■ Collected data ■
►

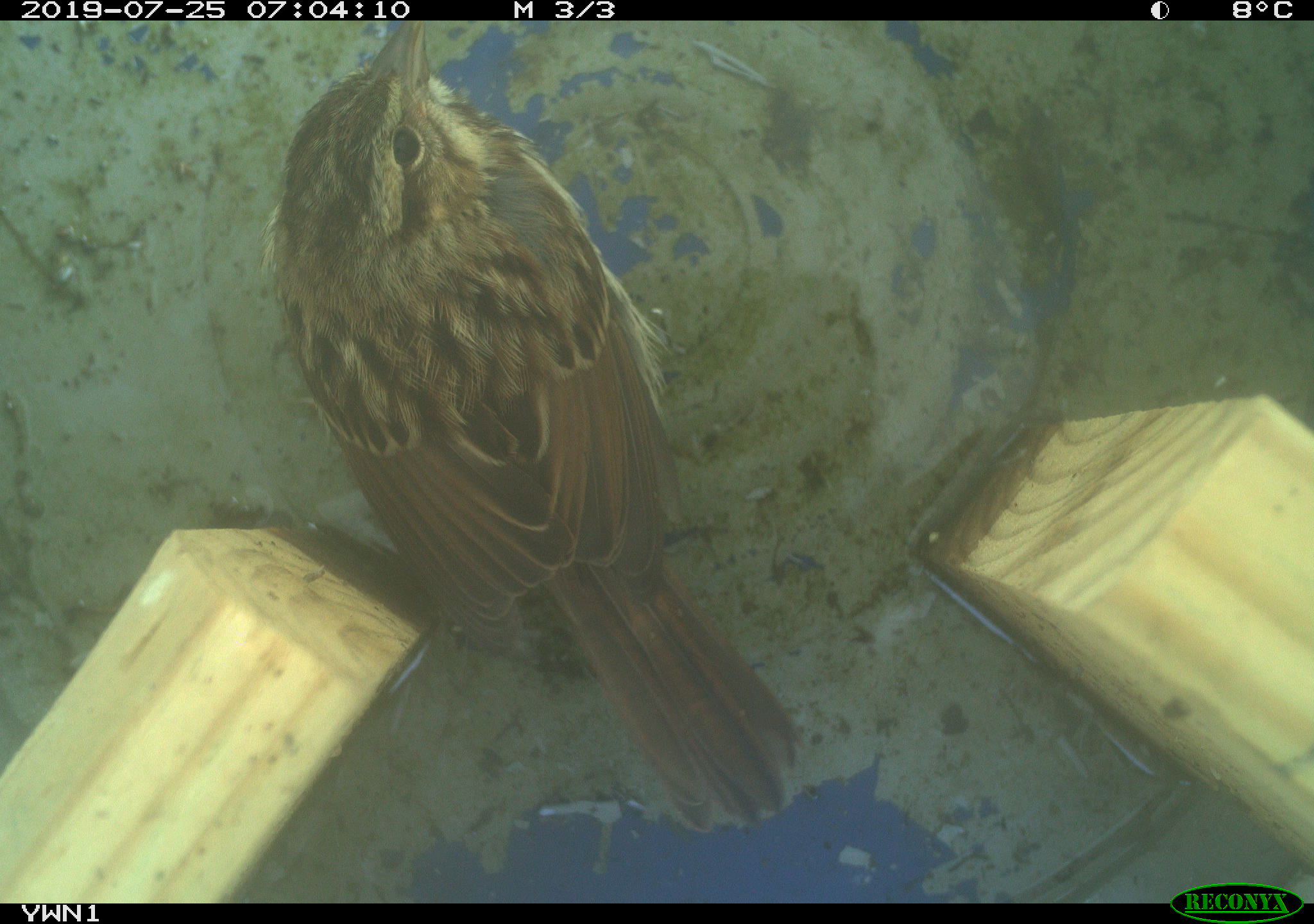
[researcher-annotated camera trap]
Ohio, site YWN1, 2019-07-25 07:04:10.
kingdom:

◄

■ Directions for this task ■
Extract all the data above exactly, excluding every picture.

■ Written solution ■
[researcher-annotated camera trap]
Ohio, site YWN1, 2019-07-25 07:04:10.
kingdom:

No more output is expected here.